[Recorded data]
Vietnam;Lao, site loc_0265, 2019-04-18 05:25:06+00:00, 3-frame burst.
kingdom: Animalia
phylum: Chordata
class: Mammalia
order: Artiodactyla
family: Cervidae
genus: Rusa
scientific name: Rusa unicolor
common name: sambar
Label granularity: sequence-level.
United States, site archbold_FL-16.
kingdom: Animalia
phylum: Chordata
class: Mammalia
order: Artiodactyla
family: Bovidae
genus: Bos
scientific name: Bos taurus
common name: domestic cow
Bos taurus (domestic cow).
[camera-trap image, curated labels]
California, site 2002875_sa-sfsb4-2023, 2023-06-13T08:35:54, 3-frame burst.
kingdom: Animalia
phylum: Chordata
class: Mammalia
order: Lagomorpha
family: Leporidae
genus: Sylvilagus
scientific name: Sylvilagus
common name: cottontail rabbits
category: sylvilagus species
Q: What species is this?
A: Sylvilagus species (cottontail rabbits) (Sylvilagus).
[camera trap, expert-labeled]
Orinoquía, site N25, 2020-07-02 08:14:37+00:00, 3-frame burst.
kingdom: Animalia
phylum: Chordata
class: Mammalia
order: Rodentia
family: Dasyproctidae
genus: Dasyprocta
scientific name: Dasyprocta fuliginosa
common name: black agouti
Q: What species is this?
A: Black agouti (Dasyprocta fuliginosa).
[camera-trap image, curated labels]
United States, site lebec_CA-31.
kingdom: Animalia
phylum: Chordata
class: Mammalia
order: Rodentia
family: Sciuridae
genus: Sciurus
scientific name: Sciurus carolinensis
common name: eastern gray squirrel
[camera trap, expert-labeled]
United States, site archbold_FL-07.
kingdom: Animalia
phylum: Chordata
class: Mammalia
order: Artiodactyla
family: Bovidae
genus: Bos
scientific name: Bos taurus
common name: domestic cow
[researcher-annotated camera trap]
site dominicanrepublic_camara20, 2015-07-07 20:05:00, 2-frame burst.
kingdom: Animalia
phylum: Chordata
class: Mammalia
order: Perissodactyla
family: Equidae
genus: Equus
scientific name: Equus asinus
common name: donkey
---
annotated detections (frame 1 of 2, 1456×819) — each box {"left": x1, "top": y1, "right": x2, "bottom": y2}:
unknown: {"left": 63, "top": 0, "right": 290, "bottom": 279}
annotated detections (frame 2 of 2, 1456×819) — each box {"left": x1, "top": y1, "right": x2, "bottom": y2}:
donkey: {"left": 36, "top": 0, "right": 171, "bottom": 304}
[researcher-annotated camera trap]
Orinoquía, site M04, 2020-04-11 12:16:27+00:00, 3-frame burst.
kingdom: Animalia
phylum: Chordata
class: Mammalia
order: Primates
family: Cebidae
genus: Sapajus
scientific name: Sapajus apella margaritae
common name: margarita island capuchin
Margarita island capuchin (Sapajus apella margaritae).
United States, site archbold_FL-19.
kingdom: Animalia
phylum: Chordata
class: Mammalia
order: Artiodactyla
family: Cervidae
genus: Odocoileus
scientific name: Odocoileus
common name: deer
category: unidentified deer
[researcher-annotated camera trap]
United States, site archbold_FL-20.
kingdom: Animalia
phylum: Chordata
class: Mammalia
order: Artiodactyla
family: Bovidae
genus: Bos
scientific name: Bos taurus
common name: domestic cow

WORK INSTRUCTIONS: Show every line of the records above that contains the word "genus".

REPLY:
genus: Rusa
genus: Bos
genus: Sylvilagus
genus: Dasyprocta
genus: Sciurus
genus: Bos
genus: Equus
genus: Sapajus
genus: Odocoileus
genus: Bos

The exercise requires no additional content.